[DOCUMENT TEXT]:
ITEM 6. SCHEDULE OF INVESTMENTS.

Please see Schedule of Investments contained in the Report to Shareholders
included under Item 1 of this Form N-CSR.


ITEM 7. DISCLOSURE OF PROXY VOTING POLICIES AND PROCEDURES FOR CLOSED-END
MANAGEMENT INVESTMENT COMPANIES.

The registrant has adopted the following proxy voting policies and procedures of
its investment adviser, Alliance Capital Management L.P.


ALLIANCE CAPITAL MANAGEMENT L.P.

Statement of Policies and Procedures for Proxy Voting

Introduction

As a registered investment adviser, Alliance Capital Management L.P. ("Alliance
Capital", "we" or "us") has a fiduciary duty to act solely in the best interests
of our clients. We recognize that this duty requires us to vote client
securities in a timely manner and make voting decisions that are in the best
interests of our clients. Consistent with these obligations, we will disclose
our clients' voting records only to them and as required by mutual fund vote
disclosure regulations. In addition, the proxy committees may, after careful
consideration, choose to respond to surveys regarding past votes.

This statement is intended to comply with Rule 206(4)-6 of the Investment
Advisers Act of 1940. It sets forth our policies and procedures for voting
proxies for our discretionary investment advisory clients, including investment
companies registered under the Investment Company Act of 1940. This statement
applies to Alliance Capital's growth and value investment groups investing on
behalf of clients in both US and non-US securities.

Proxy Policies

This statement is designed to be responsive to the wide range of proxy voting
subjects that can have a significant effect on the investment value of the
securities held in our clients' accounts. These policies are not exhaustive due
to the variety of proxy voting issues that we may be required to consider.
Alliance Capital reserves the right to depart from these guidelines in order to
avoid voting decisions that we believe may be contrary to our clients' best
interests. In reviewing proxy issues, we will apply the following general
policies:

Corporate Governance: Alliance Capital's proxy voting policies recognize the
importance of good corporate governance in ensuring that management and the
board of directors fulfill their obligations to the shareholders. We favor
proposals promoting transparency and accountability within a company. We will
vote for proposals providing for equal access to the proxy materials so that
shareholders can express their views on various proxy issues. We also support
the appointment of a majority of independent directors on key committees and
separating the positions of chairman and chief executive officer.

Elections of Directors: Unless there is a proxy fight for seats on the Board or
we determine that there are other compelling reasons for withholding votes for
directors, we will vote in favor of the management proposed slate of directors.

[WORK TASK 1]:
Answer these questions from the document text:
(a) Whose proxy voting policies and procedures has the registrant adopted?
(b) Which rule of the Investment Advisers Act of 1940 is the statement intended to comply with?
(c) Absent a proxy fight or other compelling reasons, how will Alliance Capital vote on the management proposed slate of directors?
[WORK TASK 2]: Please extract the passage of the document text from "Alliance Capital reserves" to "chief executive officer.".
The listing that comes next has no connection to the document text.

[DATASET CONTENT]:
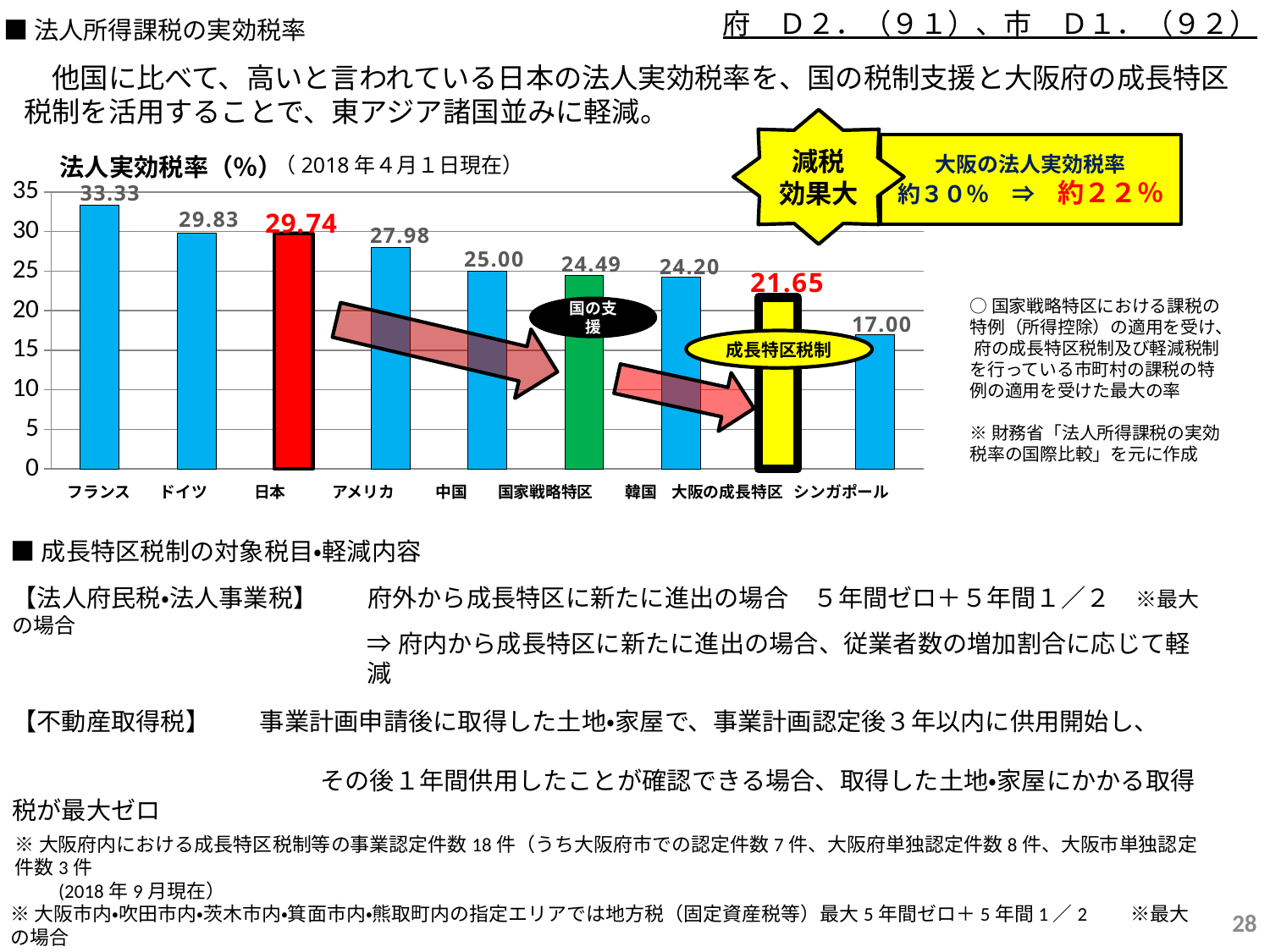
Which category has the highest value in the 法人実効税率 chart? フランス Do the values in the 法人実効税率 chart generally rise or fall from left to right? fall What kind of chart is the 法人実効税率 chart? bar chart What is the value for フランス in the 法人実効税率 chart? 33.33 Which category has the lowest value in the 法人実効税率 chart? シンガポール How many categories are shown in the 法人実効税率 chart? 9 What is the difference between the values for 日本 and 大阪の成長特区 in the 法人実効税率 chart? 8.09 What is the value for 国家戦略特区 in the 法人実効税率 chart? 24.49 Which is larger in the 法人実効税率 chart, the value for アメリカ or the value for 中国? アメリカ What is the value for 日本 in the 法人実効税率 chart? 29.74 What is the value for 大阪の成長特区 in the 法人実効税率 chart? 21.65 Is the value for 韓国 in the 法人実効税率 chart greater or less than 25? less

[EXPECTED OUTPUT 1]:
(a) Those of its investment adviser, Alliance Capital Management L.P.
(b) Rule 206(4)-6
(c) In favor of it

[EXPECTED OUTPUT 2]:
Alliance Capital reserves the right to depart from these guidelines in order to
avoid voting decisions that we believe may be contrary to our clients' best
interests. In reviewing proxy issues, we will apply the following general
policies:

Corporate Governance: Alliance Capital's proxy voting policies recognize the
importance of good corporate governance in ensuring that management and the
board of directors fulfill their obligations to the shareholders. We favor
proposals promoting transparency and accountability within a company. We will
vote for proposals providing for equal access to the proxy materials so that
shareholders can express their views on various proxy issues. We also support
the appointment of a majority of independent directors on key committees and
separating the positions of chairman and chief executive officer.